Credit Card Late Fees

“For over a decade, credit card giants have been exploiting a loophole to harvest billions of dollars in junk fees from American consumers. Today’s rule ends the era of big credit card companies hiding behind the excuse of inflation when they hike fees on borrowers and boost their own bottom lines.” – Rohit Chopra, CFPB Director.

Banks charge late fees when a consumer misses a payment due date, even for a few hours. The Credit Card Accountability Responsibility and Disclosure Act of 2009 (CARD Act), passed after the 2008 global financial crisis, banned credit card companies from charging penalty fees on late payments exceeding their collection costs.

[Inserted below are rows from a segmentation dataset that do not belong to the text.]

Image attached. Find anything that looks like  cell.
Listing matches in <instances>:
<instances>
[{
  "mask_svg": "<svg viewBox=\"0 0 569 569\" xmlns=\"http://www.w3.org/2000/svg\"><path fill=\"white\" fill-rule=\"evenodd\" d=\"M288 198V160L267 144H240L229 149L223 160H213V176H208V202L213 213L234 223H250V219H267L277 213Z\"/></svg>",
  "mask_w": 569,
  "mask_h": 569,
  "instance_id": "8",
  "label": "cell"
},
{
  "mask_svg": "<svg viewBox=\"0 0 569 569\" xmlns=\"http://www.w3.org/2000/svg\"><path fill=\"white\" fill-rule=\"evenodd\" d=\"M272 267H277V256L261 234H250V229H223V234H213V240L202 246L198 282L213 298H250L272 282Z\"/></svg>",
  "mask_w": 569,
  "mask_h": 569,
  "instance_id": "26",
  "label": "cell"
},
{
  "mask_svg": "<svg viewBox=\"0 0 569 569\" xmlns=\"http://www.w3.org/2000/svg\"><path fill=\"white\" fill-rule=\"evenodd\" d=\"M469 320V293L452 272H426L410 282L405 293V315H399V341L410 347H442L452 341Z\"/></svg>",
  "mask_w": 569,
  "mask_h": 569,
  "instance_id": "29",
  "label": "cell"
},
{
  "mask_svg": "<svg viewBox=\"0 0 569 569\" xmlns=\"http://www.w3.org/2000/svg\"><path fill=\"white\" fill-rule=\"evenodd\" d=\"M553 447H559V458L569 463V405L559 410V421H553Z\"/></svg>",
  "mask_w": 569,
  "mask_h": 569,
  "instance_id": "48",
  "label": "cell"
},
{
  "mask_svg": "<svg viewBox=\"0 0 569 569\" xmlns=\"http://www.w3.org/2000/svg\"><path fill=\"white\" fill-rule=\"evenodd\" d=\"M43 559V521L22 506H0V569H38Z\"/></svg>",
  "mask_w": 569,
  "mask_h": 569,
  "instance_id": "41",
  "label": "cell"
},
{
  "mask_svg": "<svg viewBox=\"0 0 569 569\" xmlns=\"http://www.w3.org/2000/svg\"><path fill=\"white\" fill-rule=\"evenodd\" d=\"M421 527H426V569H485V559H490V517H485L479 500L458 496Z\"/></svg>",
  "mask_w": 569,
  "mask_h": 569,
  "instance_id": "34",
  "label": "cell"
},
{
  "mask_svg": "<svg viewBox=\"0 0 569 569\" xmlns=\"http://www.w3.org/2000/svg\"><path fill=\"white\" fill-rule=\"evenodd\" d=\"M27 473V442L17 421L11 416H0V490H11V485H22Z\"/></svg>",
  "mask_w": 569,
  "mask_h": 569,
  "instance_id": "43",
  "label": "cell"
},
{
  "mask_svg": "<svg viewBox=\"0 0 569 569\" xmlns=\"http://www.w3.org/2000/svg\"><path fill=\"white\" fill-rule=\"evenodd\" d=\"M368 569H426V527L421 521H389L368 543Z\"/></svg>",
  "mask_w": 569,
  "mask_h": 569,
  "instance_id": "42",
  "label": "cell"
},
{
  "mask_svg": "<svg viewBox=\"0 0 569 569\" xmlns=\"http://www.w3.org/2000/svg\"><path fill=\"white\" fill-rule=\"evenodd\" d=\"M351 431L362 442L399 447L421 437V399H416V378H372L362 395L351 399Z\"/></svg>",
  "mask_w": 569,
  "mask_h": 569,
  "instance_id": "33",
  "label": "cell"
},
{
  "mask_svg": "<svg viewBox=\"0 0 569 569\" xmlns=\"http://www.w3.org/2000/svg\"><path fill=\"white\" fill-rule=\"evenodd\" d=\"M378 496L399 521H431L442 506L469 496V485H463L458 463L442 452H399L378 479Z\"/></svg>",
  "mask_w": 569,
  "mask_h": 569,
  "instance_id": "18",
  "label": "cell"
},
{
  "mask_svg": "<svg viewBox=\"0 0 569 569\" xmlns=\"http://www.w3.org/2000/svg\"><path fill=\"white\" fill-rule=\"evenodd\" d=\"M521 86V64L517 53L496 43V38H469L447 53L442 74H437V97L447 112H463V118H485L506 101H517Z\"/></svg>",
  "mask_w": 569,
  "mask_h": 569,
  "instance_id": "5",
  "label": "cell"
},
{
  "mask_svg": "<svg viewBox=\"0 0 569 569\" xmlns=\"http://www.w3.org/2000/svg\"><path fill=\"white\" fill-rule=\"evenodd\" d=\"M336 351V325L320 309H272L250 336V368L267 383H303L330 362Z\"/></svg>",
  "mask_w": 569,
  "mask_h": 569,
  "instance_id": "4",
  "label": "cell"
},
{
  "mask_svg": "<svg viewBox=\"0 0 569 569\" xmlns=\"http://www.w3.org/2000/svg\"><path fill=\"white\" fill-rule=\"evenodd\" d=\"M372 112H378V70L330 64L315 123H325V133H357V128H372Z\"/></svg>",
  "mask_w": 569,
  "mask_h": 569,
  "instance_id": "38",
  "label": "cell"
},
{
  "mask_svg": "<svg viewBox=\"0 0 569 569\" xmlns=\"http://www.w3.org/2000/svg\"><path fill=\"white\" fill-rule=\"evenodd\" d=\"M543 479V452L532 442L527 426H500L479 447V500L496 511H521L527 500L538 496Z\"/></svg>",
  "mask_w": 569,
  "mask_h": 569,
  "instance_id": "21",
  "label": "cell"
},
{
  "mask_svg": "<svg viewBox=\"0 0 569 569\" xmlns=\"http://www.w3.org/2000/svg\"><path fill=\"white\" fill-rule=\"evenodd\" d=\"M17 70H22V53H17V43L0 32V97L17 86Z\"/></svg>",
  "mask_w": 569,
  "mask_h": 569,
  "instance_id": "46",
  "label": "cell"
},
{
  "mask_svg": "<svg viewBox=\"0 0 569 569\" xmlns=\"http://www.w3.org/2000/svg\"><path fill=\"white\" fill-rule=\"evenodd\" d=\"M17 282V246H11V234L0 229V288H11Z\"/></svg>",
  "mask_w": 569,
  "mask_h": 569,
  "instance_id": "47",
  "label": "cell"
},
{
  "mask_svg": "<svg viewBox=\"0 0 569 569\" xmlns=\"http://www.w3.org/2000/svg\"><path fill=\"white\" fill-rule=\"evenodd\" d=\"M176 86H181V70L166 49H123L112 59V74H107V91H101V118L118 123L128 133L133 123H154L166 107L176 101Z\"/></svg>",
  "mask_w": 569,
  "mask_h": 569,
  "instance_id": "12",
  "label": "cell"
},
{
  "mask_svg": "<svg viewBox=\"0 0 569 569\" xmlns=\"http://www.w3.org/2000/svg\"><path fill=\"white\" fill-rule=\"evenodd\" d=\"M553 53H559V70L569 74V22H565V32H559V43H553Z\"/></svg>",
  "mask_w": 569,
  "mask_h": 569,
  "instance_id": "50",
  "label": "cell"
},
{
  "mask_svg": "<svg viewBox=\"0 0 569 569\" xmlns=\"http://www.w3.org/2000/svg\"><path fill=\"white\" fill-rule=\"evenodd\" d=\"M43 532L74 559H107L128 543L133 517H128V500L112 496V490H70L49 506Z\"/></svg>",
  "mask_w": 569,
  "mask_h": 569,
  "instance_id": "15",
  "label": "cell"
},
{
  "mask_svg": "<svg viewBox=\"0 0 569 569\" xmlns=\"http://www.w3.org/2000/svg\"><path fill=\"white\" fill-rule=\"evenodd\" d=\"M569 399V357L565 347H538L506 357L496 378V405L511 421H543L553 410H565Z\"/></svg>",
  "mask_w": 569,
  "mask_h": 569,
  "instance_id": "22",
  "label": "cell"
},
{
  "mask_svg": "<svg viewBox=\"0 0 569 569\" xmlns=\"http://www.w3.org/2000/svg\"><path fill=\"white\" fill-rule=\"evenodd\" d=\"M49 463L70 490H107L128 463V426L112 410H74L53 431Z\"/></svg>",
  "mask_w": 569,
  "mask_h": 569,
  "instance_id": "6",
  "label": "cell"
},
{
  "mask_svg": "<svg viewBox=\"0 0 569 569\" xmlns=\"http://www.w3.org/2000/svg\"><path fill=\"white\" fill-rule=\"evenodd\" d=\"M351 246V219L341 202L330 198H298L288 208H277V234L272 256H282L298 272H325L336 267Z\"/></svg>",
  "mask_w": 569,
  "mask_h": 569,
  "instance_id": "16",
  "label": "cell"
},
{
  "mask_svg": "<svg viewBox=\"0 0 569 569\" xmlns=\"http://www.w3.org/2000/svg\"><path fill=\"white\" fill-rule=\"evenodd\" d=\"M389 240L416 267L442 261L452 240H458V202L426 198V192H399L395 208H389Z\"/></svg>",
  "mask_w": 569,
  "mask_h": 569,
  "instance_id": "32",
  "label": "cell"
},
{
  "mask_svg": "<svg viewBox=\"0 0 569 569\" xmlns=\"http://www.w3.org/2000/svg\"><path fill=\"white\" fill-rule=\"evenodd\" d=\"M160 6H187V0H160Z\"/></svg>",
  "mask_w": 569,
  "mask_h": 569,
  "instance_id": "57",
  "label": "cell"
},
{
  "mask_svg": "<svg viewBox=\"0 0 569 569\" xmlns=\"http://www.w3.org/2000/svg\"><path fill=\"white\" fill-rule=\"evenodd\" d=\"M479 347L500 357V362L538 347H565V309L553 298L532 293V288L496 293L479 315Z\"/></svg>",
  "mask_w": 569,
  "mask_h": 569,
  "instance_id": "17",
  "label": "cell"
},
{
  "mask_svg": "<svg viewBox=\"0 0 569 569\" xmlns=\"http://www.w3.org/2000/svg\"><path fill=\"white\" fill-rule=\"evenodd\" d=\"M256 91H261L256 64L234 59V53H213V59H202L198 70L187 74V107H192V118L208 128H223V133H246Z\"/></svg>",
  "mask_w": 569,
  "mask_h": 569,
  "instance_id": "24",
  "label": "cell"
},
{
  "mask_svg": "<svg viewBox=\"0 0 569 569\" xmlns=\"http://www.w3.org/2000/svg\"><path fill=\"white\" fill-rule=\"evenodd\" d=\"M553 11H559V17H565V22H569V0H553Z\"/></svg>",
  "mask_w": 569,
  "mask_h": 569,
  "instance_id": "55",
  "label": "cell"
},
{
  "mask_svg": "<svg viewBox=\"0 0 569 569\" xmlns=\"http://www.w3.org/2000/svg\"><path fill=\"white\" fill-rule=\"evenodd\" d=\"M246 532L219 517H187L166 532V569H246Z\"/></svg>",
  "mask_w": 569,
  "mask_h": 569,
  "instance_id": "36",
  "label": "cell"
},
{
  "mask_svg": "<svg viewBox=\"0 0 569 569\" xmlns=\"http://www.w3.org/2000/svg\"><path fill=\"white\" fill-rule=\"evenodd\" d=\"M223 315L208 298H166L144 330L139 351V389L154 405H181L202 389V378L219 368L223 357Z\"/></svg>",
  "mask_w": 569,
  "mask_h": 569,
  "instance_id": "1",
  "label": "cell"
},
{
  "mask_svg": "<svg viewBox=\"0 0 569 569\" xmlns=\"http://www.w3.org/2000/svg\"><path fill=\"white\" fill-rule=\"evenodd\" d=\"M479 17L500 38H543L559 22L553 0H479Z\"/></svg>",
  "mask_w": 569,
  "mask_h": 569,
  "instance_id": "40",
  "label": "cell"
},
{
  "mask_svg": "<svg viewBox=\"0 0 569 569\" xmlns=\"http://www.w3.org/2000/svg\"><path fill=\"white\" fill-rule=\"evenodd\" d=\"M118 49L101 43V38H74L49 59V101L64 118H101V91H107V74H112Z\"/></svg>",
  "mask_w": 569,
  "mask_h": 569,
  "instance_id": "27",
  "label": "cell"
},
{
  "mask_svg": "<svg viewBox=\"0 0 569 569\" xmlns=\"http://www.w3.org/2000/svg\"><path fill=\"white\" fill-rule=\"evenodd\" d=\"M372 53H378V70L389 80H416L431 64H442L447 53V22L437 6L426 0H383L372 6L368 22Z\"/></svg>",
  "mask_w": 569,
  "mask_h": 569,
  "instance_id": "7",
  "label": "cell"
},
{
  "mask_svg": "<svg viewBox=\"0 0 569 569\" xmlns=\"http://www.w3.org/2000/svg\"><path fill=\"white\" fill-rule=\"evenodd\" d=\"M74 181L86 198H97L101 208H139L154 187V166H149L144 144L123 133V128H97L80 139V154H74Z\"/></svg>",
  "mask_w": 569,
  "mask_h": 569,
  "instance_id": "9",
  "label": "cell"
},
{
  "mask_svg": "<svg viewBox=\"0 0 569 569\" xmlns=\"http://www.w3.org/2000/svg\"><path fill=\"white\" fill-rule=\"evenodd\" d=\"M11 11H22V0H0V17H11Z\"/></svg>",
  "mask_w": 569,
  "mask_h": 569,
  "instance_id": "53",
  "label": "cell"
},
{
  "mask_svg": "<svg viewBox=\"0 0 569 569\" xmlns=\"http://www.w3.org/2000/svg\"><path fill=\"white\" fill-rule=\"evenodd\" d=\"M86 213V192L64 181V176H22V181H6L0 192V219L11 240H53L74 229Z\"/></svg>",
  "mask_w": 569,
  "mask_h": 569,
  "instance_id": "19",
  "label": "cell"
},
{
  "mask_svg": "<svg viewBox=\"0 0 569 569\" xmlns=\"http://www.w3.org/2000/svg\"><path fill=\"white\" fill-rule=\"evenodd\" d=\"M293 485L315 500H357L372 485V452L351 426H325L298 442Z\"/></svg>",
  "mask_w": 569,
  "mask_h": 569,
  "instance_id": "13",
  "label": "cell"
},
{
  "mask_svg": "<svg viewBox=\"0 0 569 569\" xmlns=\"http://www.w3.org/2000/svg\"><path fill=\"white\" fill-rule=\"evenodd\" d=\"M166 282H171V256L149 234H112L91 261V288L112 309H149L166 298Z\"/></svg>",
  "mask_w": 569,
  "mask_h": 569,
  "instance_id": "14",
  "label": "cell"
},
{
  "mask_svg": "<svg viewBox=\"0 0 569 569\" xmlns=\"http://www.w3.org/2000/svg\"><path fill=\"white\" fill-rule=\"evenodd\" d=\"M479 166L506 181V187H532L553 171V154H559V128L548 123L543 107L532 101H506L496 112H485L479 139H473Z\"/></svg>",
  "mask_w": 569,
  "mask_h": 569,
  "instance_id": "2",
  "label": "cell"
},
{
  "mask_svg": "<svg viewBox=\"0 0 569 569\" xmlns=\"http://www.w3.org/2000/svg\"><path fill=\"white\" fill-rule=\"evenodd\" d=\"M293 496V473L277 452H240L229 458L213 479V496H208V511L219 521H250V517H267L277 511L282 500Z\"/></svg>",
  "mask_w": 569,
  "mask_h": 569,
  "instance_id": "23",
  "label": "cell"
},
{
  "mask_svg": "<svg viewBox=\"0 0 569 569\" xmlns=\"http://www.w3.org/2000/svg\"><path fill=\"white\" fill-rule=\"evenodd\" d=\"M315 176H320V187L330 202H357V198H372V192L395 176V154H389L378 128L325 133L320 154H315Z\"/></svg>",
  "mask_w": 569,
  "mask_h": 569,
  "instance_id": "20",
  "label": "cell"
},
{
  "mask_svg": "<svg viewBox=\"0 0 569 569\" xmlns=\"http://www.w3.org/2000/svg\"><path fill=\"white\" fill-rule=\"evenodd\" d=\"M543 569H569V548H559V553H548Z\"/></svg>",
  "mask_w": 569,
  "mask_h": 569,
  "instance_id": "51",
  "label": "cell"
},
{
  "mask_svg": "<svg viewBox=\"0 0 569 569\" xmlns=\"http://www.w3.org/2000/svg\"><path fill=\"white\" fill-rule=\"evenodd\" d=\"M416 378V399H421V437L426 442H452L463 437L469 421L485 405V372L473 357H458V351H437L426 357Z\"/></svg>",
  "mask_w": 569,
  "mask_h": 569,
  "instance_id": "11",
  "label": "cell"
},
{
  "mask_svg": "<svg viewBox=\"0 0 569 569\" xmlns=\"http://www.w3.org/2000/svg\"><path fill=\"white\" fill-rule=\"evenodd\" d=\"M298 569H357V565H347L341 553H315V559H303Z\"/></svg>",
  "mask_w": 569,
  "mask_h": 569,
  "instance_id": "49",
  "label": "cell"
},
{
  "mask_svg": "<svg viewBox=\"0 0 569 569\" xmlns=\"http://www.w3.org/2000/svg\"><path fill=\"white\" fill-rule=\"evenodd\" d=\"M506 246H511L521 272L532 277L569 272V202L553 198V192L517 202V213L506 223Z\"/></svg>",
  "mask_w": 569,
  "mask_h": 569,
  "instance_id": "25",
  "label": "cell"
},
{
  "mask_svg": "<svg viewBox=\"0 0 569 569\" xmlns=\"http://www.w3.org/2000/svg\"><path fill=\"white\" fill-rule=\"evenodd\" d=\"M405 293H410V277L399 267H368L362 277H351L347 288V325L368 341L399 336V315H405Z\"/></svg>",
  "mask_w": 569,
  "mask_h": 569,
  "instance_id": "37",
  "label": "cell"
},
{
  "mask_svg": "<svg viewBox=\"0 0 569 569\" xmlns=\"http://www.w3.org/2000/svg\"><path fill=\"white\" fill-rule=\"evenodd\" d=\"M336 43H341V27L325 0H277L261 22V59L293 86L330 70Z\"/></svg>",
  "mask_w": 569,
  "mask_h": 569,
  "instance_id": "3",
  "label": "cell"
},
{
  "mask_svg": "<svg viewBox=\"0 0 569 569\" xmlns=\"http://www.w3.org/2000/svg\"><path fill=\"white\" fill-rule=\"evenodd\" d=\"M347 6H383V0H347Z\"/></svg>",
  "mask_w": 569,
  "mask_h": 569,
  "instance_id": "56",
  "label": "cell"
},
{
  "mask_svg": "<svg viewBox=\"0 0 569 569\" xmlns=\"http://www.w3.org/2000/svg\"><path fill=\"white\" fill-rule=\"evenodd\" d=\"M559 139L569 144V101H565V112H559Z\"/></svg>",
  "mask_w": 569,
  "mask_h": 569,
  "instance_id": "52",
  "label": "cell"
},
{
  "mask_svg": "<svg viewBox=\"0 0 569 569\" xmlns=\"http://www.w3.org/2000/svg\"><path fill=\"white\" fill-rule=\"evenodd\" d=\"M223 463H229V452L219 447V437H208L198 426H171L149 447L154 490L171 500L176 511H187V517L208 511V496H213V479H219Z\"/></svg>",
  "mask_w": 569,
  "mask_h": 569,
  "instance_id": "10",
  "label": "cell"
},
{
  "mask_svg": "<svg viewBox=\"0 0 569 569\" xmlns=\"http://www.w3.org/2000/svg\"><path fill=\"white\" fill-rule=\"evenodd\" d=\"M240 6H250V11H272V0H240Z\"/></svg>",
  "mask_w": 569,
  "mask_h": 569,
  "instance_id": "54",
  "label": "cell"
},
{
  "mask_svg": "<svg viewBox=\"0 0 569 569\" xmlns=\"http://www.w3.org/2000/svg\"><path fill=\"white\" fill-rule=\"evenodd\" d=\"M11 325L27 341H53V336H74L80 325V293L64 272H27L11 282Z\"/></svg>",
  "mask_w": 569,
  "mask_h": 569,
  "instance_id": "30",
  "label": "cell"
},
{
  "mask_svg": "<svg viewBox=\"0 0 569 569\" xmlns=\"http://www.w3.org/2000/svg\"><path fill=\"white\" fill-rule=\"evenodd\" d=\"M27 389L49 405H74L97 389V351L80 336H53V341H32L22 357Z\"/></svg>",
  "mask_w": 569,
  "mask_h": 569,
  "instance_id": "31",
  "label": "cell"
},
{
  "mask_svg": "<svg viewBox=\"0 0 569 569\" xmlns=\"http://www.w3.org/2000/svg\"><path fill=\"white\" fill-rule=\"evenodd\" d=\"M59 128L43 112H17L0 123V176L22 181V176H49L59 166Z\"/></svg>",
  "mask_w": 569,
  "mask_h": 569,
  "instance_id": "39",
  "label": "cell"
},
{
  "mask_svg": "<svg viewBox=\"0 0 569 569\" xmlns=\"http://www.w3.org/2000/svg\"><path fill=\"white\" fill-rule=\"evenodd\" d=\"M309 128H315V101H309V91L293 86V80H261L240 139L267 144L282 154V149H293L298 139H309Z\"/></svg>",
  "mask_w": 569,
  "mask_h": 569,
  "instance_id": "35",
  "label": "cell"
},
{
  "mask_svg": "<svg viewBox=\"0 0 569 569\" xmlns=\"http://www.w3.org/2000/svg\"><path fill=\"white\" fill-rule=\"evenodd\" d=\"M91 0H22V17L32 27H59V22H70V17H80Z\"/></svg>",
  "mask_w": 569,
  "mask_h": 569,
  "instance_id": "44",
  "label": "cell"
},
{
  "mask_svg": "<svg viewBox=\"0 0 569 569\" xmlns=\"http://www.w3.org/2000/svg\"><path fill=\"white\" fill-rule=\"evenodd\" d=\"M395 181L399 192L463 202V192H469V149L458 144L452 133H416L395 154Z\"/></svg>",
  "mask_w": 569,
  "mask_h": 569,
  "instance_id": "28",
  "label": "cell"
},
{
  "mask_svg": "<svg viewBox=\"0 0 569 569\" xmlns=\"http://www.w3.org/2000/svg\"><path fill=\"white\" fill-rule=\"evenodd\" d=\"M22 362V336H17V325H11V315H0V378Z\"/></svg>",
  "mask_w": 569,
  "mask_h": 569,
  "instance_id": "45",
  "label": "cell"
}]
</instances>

In 2010, the Federal Reserve Board of Governors (FRB) issued an immunity provision to the law allowing card issuers to charge no more than $25 for a customer’s first late payment and $35 for subsequent payments and adjust those rates to inflation. Those amounts have grown to $30 and $41, respectively.

Card issuers have kept raising late payment fees while reducing their collection costs through digitalization. The average late fee for major issuers went from $23 in 2010 to $32 in 2022. “We estimate banks are generating five times more in late fees than it costs to collect late payments. They’re padding their profit margins,” said President Joe Biden in a meeting with his Competition Council.

The Dodd-Frank Act of 2010 transferred authority over CARD Act rules from the FRBNY to the CFPB. After a review, the CFPB has reduced average late fees from $32 to $8 and ended automatic inflation adjustments for issuers with 1 million or more open accounts, representing 95% of total outstanding U.S. credit card balances.

The rule will take effect in May. The Biden administration argues that these fees will help consumers and increase competition in the credit card market. The CFPB estimates that U.S. families will save more than $10 billion in late fees, averaging $220 per year for more than 45 million cardholders paying late fees.

Industry groups have criticized the move. The American Bankers Association (ABA), the U.S. Chamber of Commerce, and three Texas business associations have sued the CFPB on the rule.

Bank Overdraft and Non-Sufficient Fund (NSF) Fees

“Decades ago, overdraft loans got special treatment to make it easier for banks to cover paper checks that were often sent through the mail. Today, we are proposing rules to close a longstanding loophole that allowed many large banks to transform overdraft into a massive junk fee harvesting machine.” – Rohit Chopra, CFPB Director.

Banks charge overdraft fees when they make a payment from a consumer’s account lacking sufficient funds. The U.S. Congress passed the Truth in Lending Act in 1968. The FRB exempted overdraft loans the following year if banks honored checks when depositors   “inadvertently” overdrew their accounts. Then, most families relied on hand-written checks sent through the U.S. Postal Service to make and receive payments, and transactions did not clear instantly. Banks issued loans to cover differences for a modest fee.

With automation and the rise of debit cards in the 1990s and 2000s, banks used the exemption to charge consumers increasing overdraft fees. While most consumer overdrafts are for less than $26, the 175 largest banks charge an average of $35 for an overdraft loan. Nearly 23 million U.S. households pay overdraft fees each year. Overdraft fees have amounted to $280 billion in the past two decades.

In January 2024, the CFPB proposed a rule to curb excessive overdraft fees, setting them within a range of $3 to $14. The rule would require banks to treat overdraft loans like credit cards with clear disclosures. The move would save consumers $3.5 billion or more in yearly fees, or $150 for households paying overdraft fees.

Banking groups are adamantly opposed to the initiative:

Banks charge non-sufficient funds (NSF) fees when they decline to make a payment from a consumer’s checking or debit account that lacks sufficient funds. As of October 2023, nearly two-thirds of banks with over $10 billion in assets have eliminated NSF fees. The CFPB estimates that consumers save almost $2 billion annually due to eliminating NSF fees.